Trimess

Wednesday, March 7, 2012

Excellence in Bus Stop Planning

As I got off my bus this morning at 6th and Market, the rear door of the bus was lined up with this little patch of mud.  As the bus was standing room only, a few riders had to step off of the bus to let others off, so our only choice was to walk through the mud.

Next to the mud patch was a little sign that says to help protect the landscaping and not to walk on it.

What were we supposed to do?  All file out through the front door?  This is a brand new bus stop on the Transit Mall!  Shouldn't the size of a bus and the placement of the doors have been a consideration towards the design of the bus stop?  Would a MAX stop be built with this where the door would be located?

3 comments:

punkrawker4783 said...

We have a handful of fails like this. The other is they put in the slab for the back door when the route has 40' coaches, and now had 60' Its not uncommon around here to have to get off in a patch of grass or mud out the back door. The front door is usually always accessible tho.
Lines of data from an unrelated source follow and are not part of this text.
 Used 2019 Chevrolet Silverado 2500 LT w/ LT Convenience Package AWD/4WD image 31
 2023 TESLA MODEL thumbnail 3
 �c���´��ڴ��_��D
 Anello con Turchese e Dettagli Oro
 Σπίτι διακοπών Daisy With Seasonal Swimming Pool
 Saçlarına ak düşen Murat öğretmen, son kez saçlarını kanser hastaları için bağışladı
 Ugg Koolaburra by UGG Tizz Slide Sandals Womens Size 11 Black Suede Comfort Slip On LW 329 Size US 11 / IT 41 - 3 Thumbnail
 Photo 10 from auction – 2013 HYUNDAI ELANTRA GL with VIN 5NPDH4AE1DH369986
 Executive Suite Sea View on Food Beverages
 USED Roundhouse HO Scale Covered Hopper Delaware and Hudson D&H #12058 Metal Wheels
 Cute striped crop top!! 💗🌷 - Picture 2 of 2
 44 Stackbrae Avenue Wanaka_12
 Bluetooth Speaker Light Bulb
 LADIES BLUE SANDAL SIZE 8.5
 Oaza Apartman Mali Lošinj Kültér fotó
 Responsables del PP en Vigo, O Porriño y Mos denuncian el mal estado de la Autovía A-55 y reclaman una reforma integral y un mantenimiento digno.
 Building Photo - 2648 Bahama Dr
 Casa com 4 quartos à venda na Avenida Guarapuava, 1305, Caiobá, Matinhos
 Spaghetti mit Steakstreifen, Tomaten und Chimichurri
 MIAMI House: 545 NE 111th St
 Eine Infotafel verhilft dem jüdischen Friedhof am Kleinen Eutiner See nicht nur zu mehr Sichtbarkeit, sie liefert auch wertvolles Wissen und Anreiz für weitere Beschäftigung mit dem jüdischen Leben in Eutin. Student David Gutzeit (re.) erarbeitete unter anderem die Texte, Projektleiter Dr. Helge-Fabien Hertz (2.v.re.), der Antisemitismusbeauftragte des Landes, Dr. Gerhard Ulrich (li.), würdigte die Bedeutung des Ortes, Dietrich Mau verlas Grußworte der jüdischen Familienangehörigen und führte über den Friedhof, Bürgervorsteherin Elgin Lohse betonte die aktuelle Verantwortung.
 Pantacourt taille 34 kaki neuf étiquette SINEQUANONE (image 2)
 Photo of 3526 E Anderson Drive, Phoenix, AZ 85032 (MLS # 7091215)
However, enough complaints about a stop will get it fixed, theres a stop I know of that was the case. It was redone by the city, they put in the pad for the front door, left the back door one a planter like substance, 3 weeks later a pad appeared where the back door usually lands.

Anonymous said...

What I like is placing a bus stop sign so close to the curb your mirror hits it.

That's incompetance in its finest hour.

Erik H. said...

I guess Portland didn't repeat the major fail of Seattle with the right-side mirrors on the DE60LFs being positioned so that they could take out all sorts of people, and had to put on really bright, flashing lights as the bus runs through the tunnel.

What is amazing is that there are literally thousands of bus stops in Portland that are unimproved, or have a sidewalk - and a planter strip, with no pad for the bus riders. You'd think - in Portland, of all places - that would never happen (or be very rare).

This, on the other hand, was specifically built by a transit agency for this. And they still screwed up! It isn't as though this was built like this and it was decided later on to put a bus stop here.